What to work on:
Your answer should be the lines below from the one holding "Falls in Love" through the one holding "Persona (2018)", copied exactly and with nothing else.

The data:
=== Begin Enclosure ===

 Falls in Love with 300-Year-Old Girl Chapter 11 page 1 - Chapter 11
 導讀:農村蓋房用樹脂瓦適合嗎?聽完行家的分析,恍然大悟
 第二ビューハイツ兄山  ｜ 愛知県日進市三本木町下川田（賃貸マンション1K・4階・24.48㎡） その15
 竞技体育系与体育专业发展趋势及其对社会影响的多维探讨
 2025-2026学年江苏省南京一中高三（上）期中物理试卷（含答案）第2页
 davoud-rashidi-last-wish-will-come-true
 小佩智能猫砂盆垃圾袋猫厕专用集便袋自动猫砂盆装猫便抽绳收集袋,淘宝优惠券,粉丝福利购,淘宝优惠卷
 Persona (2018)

=== End Enclosure ===
=== Begin Enclosure ===

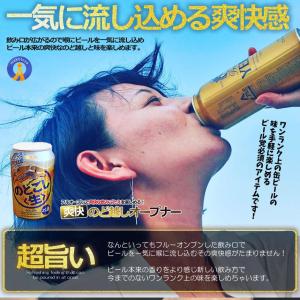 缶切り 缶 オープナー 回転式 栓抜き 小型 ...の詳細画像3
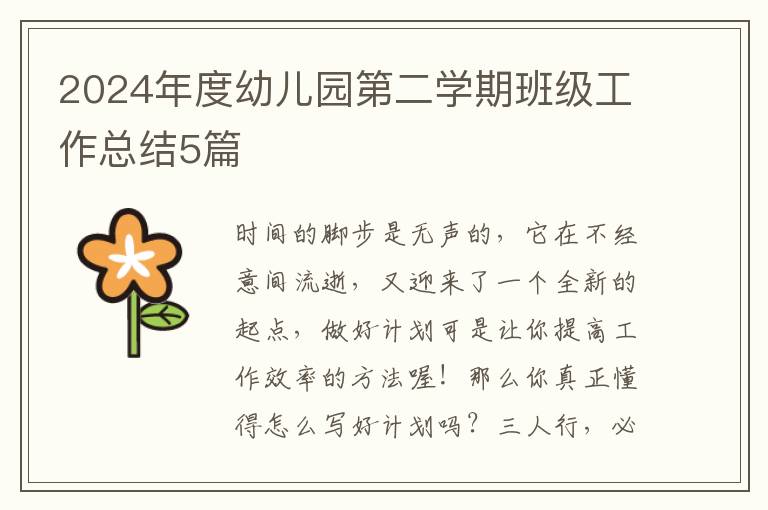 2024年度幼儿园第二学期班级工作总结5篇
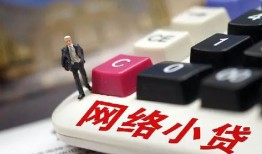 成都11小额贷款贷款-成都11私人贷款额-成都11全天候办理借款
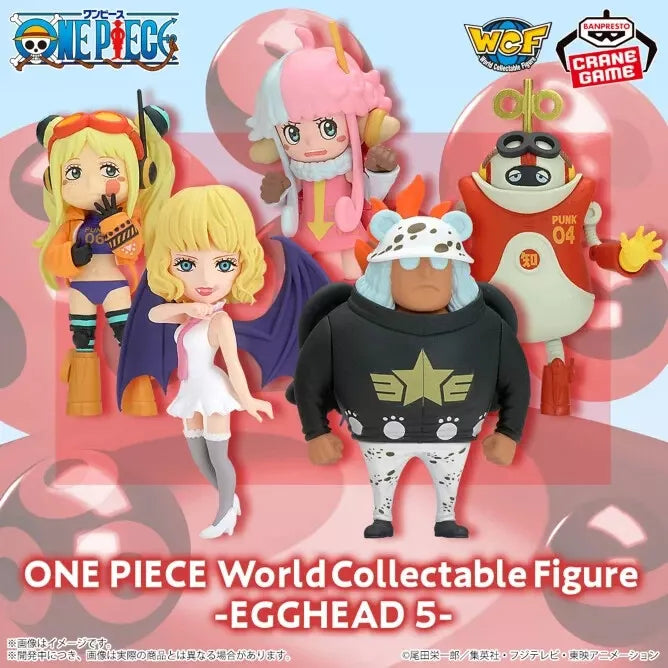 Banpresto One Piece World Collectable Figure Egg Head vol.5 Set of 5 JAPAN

=== End Enclosure ===

Written reply:
 Falls in Love with 300-Year-Old Girl Chapter 11 page 1 - Chapter 11
 導讀:農村蓋房用樹脂瓦適合嗎?聽完行家的分析,恍然大悟
 第二ビューハイツ兄山  ｜ 愛知県日進市三本木町下川田（賃貸マンション1K・4階・24.48㎡） その15
 竞技体育系与体育专业发展趋势及其对社会影响的多维探讨
 2025-2026学年江苏省南京一中高三（上）期中物理试卷（含答案）第2页
 davoud-rashidi-last-wish-will-come-true
 小佩智能猫砂盆垃圾袋猫厕专用集便袋自动猫砂盆装猫便抽绳收集袋,淘宝优惠券,粉丝福利购,淘宝优惠卷
 Persona (2018)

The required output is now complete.